--- Provided records Enclosed Below ---

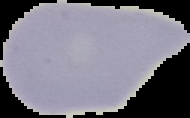

preparation = thin blood film
result = no Plasmodium parasites seen
image size = 190×118 pixels
image type = segmented cell region with the area outside set to black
State which cell type is depicted.
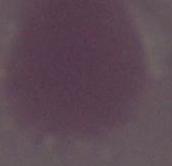
This is an erythrocyte.

1000x magnification. Micrograph.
Report the malaria status of this cell.
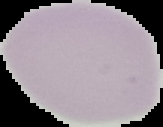
It is uninfected.

Summary:
  - Image size: 163×127 pixels
  - Preparation: thin blood film
  - Image type: segmented cell region on a black background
Outline platelets.
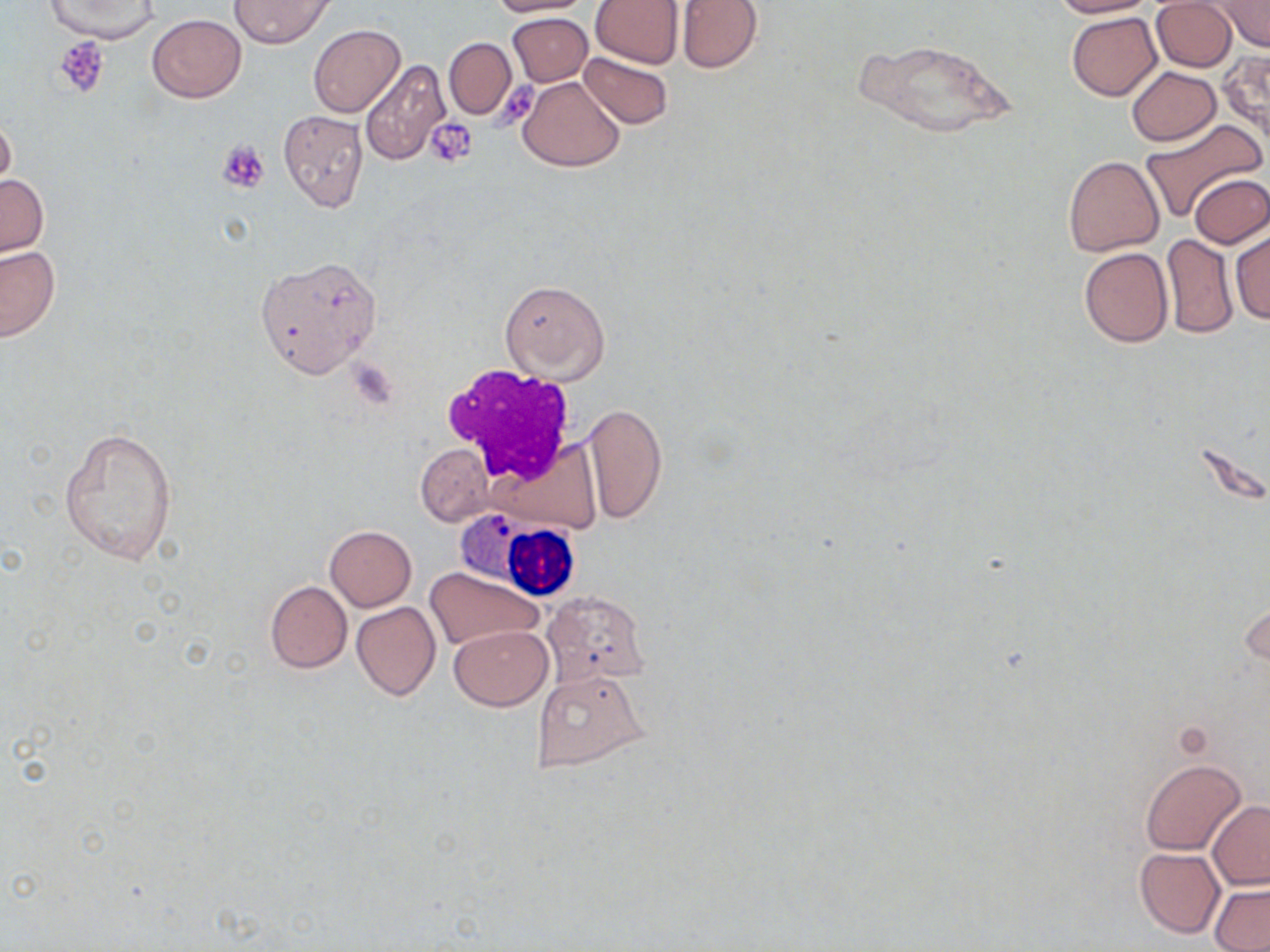
Approximate bounding boxes as [x1, y1, x2, y2] in pixels.
Platelets: [54, 38, 111, 99], [487, 78, 542, 139], [427, 117, 477, 166], [216, 139, 271, 195].

slide-level diagnosis = negative for blood parasites
preparation = thin blood film
magnification = 1000x
stain = May-Grünwald-Giemsa
field of view = one of a larger specimen
modality = light microscopy
white blood cell locations = approximate bounding boxes as [x1, y1, x2, y2] in pixels: [440, 363, 580, 484], [454, 510, 584, 600]
uninfected red blood cell locations = approximate bounding boxes as [x1, y1, x2, y2] in pixels: [229, 0, 334, 47], [487, 0, 591, 16], [591, 0, 684, 68], [675, 0, 762, 73], [1049, 0, 1159, 18], [1150, 0, 1237, 72], [46, 1, 158, 43], [1212, 2, 1270, 52], [508, 12, 592, 86], [1067, 13, 1161, 101], [147, 14, 246, 102], [309, 23, 404, 117], [443, 38, 516, 119], [857, 38, 1016, 139], [1216, 49, 1270, 148], [578, 50, 673, 130], [359, 59, 452, 168], [1125, 67, 1222, 146], [517, 75, 625, 172], [279, 109, 368, 211], [0, 114, 17, 195], [1140, 117, 1266, 224], [1062, 155, 1164, 256], [1189, 173, 1269, 248], [1, 174, 48, 257], [1230, 227, 1269, 325], [1161, 233, 1237, 339], [0, 246, 61, 342], [1078, 246, 1173, 348], [254, 256, 381, 378], [500, 279, 610, 381], [583, 402, 668, 525], [59, 426, 178, 566], [416, 443, 492, 525], [324, 525, 416, 610], [425, 567, 544, 652], [264, 580, 352, 673], [542, 591, 650, 684], [1242, 598, 1269, 673], [352, 602, 441, 701], [449, 625, 553, 710], [533, 669, 647, 773], [1141, 759, 1247, 855], [1206, 802, 1270, 890], [1135, 847, 1224, 939], [1210, 883, 1270, 952]
image size = 1270×952 pixels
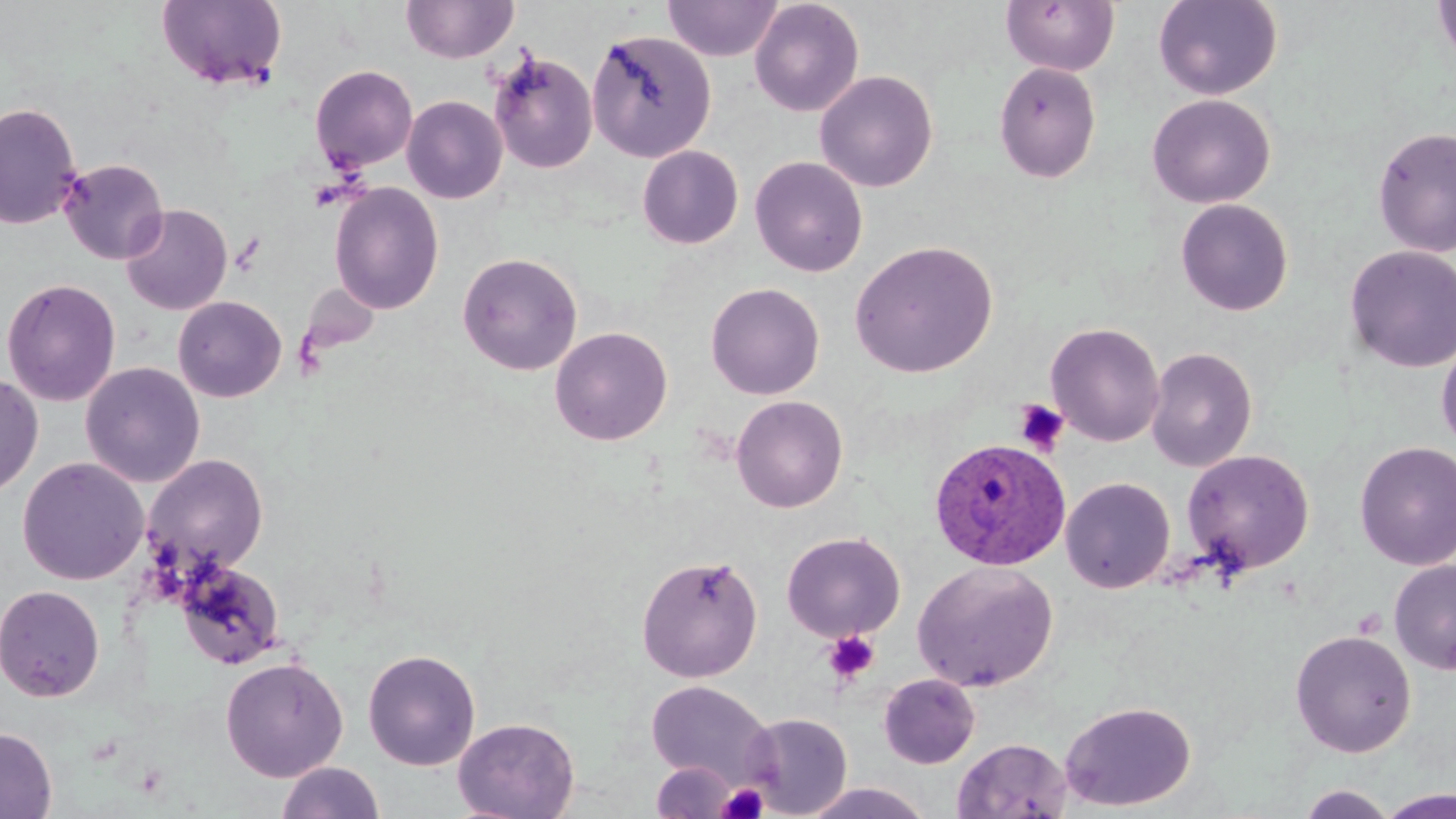

Summary:
  - Coordinate format: approximate bounding boxes as [x1, y1, x2, y2] in pixels
  - Platelet locations: [1013, 399, 1070, 455], [823, 630, 880, 685], [716, 782, 771, 818]
  - Plasmodium ovale-infected red blood cell locations: [929, 437, 1070, 570]
  - Uninfected red blood cell locations: [401, 0, 519, 64], [663, 0, 782, 61], [749, 0, 865, 117], [1001, 0, 1119, 76], [1153, 0, 1283, 100], [1432, 0, 1456, 72], [157, 1, 287, 91], [587, 28, 716, 163], [487, 50, 598, 174], [994, 62, 1101, 183], [309, 64, 418, 173], [814, 70, 938, 192], [1147, 94, 1275, 209], [402, 95, 507, 204], [0, 102, 83, 230], [1372, 126, 1456, 258], [637, 145, 743, 249], [750, 156, 868, 277], [59, 158, 169, 265], [329, 182, 444, 315], [1175, 198, 1293, 316], [120, 204, 232, 315], [849, 240, 998, 378], [1344, 245, 1456, 373], [457, 251, 583, 375], [1, 277, 121, 407], [298, 282, 379, 358], [706, 282, 824, 399], [173, 296, 287, 402], [1045, 322, 1166, 447], [550, 326, 673, 445], [1436, 335, 1456, 454], [1145, 346, 1258, 472], [81, 361, 205, 487], [0, 373, 43, 498], [731, 395, 848, 513], [1354, 440, 1456, 571], [1182, 449, 1315, 575], [143, 454, 269, 577], [17, 457, 149, 585], [1061, 477, 1175, 593], [782, 531, 905, 641], [636, 554, 763, 682], [175, 559, 286, 670], [1389, 559, 1456, 675], [912, 560, 1059, 693], [0, 584, 105, 702], [1290, 629, 1417, 757], [363, 648, 481, 771], [220, 657, 348, 781], [878, 673, 980, 768], [645, 680, 777, 790], [1060, 701, 1196, 811], [742, 712, 852, 817], [453, 717, 580, 819], [0, 726, 58, 818], [952, 737, 1073, 818], [651, 760, 743, 818], [276, 762, 386, 819], [800, 781, 935, 818], [1294, 784, 1399, 819], [1379, 788, 1456, 818]
  - Slide-level diagnosis: Plasmodium ovale
  - Stain: May-Grünwald-Giemsa
  - Magnification: 1000x
  - Modality: optical microscopy
  - Preparation: thin blood film
  - Field of view: single
  - Image size: 1456×819 pixels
Identify the blood parasite species.
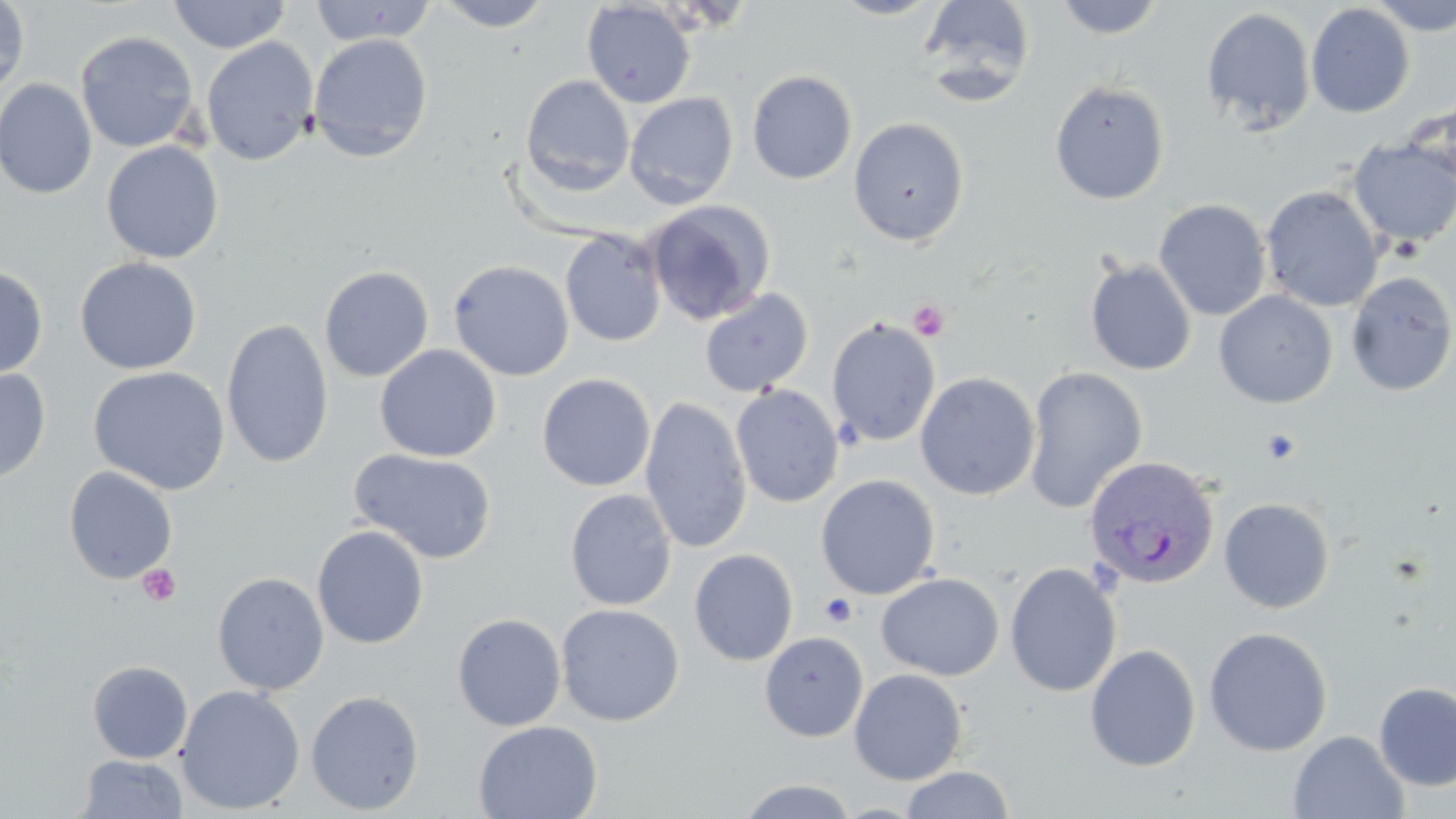
Plasmodium vivax.

modality = light microscopy
Plasmodium vivax-infected red blood cell locations = approximate bounding boxes as (x1, y1, x2, y2) in pixels: (1084, 455, 1220, 590)
field of view = one of a larger specimen
stain = May-Grünwald-Giemsa
magnification = 1000x
platelet locations = approximate bounding boxes as (x1, y1, x2, y2) in pixels: (908, 299, 950, 341), (1260, 427, 1301, 465), (138, 564, 181, 607), (819, 593, 858, 626)
uninfected red blood cell locations = approximate bounding boxes as (x1, y1, x2, y2) in pixels: (167, 0, 291, 54), (310, 0, 437, 46), (433, 0, 555, 32), (828, 0, 947, 20), (917, 0, 1037, 106), (1051, 0, 1168, 39), (1365, 0, 1456, 36), (0, 1, 30, 97), (582, 1, 696, 109), (1305, 3, 1416, 118), (1201, 7, 1316, 134), (75, 30, 199, 153), (308, 34, 433, 163), (201, 36, 320, 167), (746, 69, 858, 185), (520, 75, 634, 195), (0, 78, 97, 199), (1049, 80, 1170, 205), (624, 92, 738, 209), (1406, 95, 1456, 198), (848, 117, 969, 246), (1347, 138, 1456, 250), (101, 141, 224, 264), (1260, 185, 1384, 312), (1154, 199, 1272, 321), (644, 200, 776, 325), (560, 229, 667, 347), (75, 257, 202, 375), (1084, 257, 1197, 376), (448, 259, 574, 381), (0, 265, 49, 380), (319, 266, 434, 382), (1346, 272, 1456, 396), (699, 288, 814, 398), (1213, 290, 1338, 409), (221, 318, 334, 469), (826, 318, 941, 447), (374, 344, 501, 462), (89, 366, 230, 496), (1023, 366, 1148, 513), (0, 367, 52, 484), (915, 372, 1040, 500), (537, 373, 656, 492), (731, 384, 844, 508), (640, 396, 752, 554), (350, 448, 497, 563), (63, 466, 178, 585), (815, 474, 940, 600), (565, 488, 678, 611), (1219, 497, 1336, 613), (312, 525, 430, 649), (689, 548, 799, 666), (1004, 561, 1122, 698), (212, 572, 329, 695), (876, 572, 1004, 680), (556, 604, 684, 725), (452, 613, 566, 732), (1203, 626, 1333, 757), (759, 631, 868, 743), (1084, 643, 1201, 772), (87, 660, 193, 764), (849, 667, 968, 785), (1373, 681, 1456, 791), (175, 684, 305, 815), (305, 690, 425, 815), (474, 720, 602, 819), (1288, 730, 1408, 819), (78, 754, 188, 817), (899, 766, 1016, 819), (735, 778, 861, 819)
image size = 1456×819 pixels
preparation = thin blood film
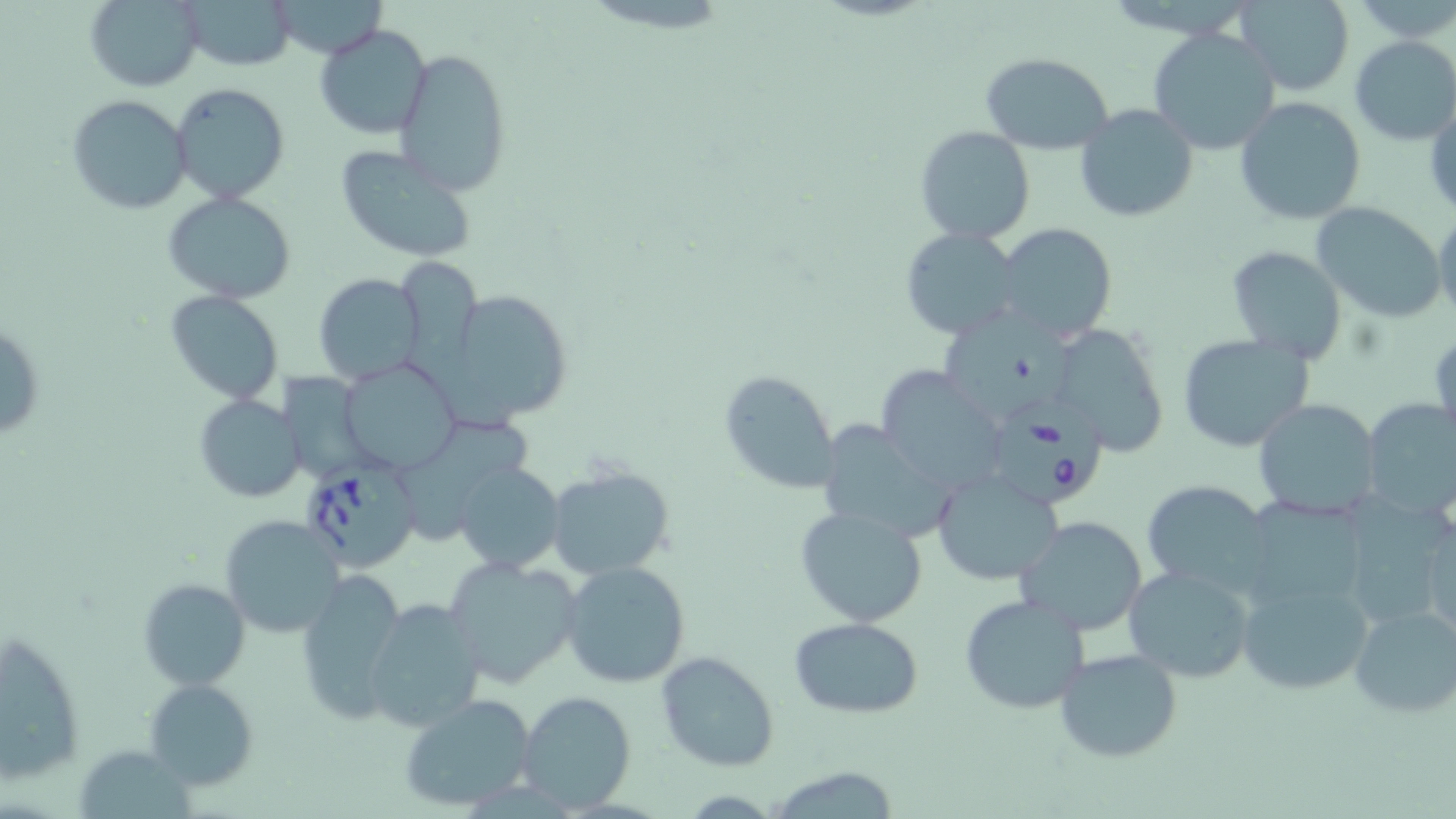
Approximate bounding boxes as named x1/y1/x2/y2 corners in pixels. Uninfected red blood cell locations: (x1=84, y1=0, x2=204, y2=92), (x1=180, y1=0, x2=297, y2=69), (x1=1235, y1=1, x2=1355, y2=94), (x1=273, y1=2, x2=389, y2=58), (x1=314, y1=24, x2=434, y2=141), (x1=1148, y1=26, x2=1279, y2=158), (x1=1349, y1=36, x2=1456, y2=147), (x1=394, y1=48, x2=511, y2=196), (x1=979, y1=51, x2=1113, y2=156), (x1=172, y1=82, x2=291, y2=204), (x1=66, y1=94, x2=191, y2=214), (x1=1234, y1=96, x2=1367, y2=226), (x1=1426, y1=97, x2=1456, y2=225), (x1=1074, y1=103, x2=1199, y2=223), (x1=914, y1=125, x2=1035, y2=244), (x1=334, y1=144, x2=480, y2=265), (x1=161, y1=191, x2=298, y2=305), (x1=1309, y1=200, x2=1447, y2=322), (x1=1433, y1=209, x2=1456, y2=319), (x1=994, y1=222, x2=1117, y2=343), (x1=900, y1=227, x2=1024, y2=341), (x1=1226, y1=245, x2=1348, y2=363), (x1=399, y1=259, x2=483, y2=393), (x1=314, y1=272, x2=425, y2=384), (x1=442, y1=286, x2=573, y2=420), (x1=166, y1=291, x2=283, y2=405), (x1=946, y1=307, x2=1073, y2=415), (x1=1, y1=317, x2=47, y2=449), (x1=1047, y1=325, x2=1169, y2=456), (x1=1174, y1=333, x2=1318, y2=455), (x1=339, y1=359, x2=461, y2=474), (x1=875, y1=367, x2=1006, y2=493), (x1=720, y1=369, x2=841, y2=494), (x1=275, y1=371, x2=383, y2=481), (x1=195, y1=394, x2=305, y2=504), (x1=1251, y1=398, x2=1384, y2=520), (x1=1360, y1=398, x2=1454, y2=521), (x1=407, y1=416, x2=534, y2=542), (x1=821, y1=418, x2=954, y2=538), (x1=454, y1=461, x2=566, y2=572), (x1=546, y1=463, x2=676, y2=581), (x1=931, y1=468, x2=1064, y2=587), (x1=1142, y1=480, x2=1277, y2=592), (x1=1334, y1=495, x2=1454, y2=637), (x1=1419, y1=502, x2=1456, y2=642), (x1=794, y1=504, x2=927, y2=627), (x1=221, y1=515, x2=346, y2=640), (x1=1015, y1=515, x2=1150, y2=637), (x1=441, y1=554, x2=586, y2=689), (x1=561, y1=560, x2=691, y2=687), (x1=1122, y1=563, x2=1256, y2=684), (x1=295, y1=572, x2=410, y2=725), (x1=1237, y1=573, x2=1372, y2=696), (x1=139, y1=577, x2=249, y2=690), (x1=959, y1=593, x2=1091, y2=714), (x1=363, y1=597, x2=486, y2=732), (x1=1348, y1=603, x2=1456, y2=719), (x1=789, y1=616, x2=923, y2=718), (x1=1, y1=630, x2=85, y2=784), (x1=1053, y1=649, x2=1183, y2=764), (x1=656, y1=651, x2=780, y2=771), (x1=145, y1=678, x2=261, y2=790), (x1=516, y1=690, x2=636, y2=812), (x1=398, y1=692, x2=537, y2=812), (x1=80, y1=745, x2=200, y2=819), (x1=766, y1=766, x2=903, y2=818). Babesia divergens-infected red blood cell locations: (x1=996, y1=393, x2=1107, y2=509), (x1=296, y1=461, x2=424, y2=573). Slide-level diagnosis: Babesia divergens. May-Grünwald-Giemsa stain. Single field of view. Optical microscopy. Image is 1456×819 pixels. Thin blood film. 1000x magnification.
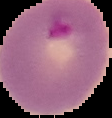
image type = cell region segmented out of the field of view; surrounding area masked to black
preparation = thin blood smear
result = Plasmodium parasites detected
image size = 112×118 pixels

--- End of Enclosed Provided records ---

Your assignment:
The material above holds pictures; leave them out. Repeat exactly the lines from the one containing "- Image size: 1456×819 pixels" through the one containing "platelet locations = approximate", and nothing else.

Solution to this task:
  - Image size: 1456×819 pixels
Identify the blood parasite species.
Plasmodium vivax.

modality = light microscopy
Plasmodium vivax-infected red blood cell locations = approximate bounding boxes as (x1, y1, x2, y2) in pixels: (1084, 455, 1220, 590)
field of view = one of a larger specimen
stain = May-Grünwald-Giemsa
magnification = 1000x
platelet locations = approximate bounding boxes as (x1, y1, x2, y2) in pixels: (908, 299, 950, 341), (1260, 427, 1301, 465), (138, 564, 181, 607), (819, 593, 858, 626)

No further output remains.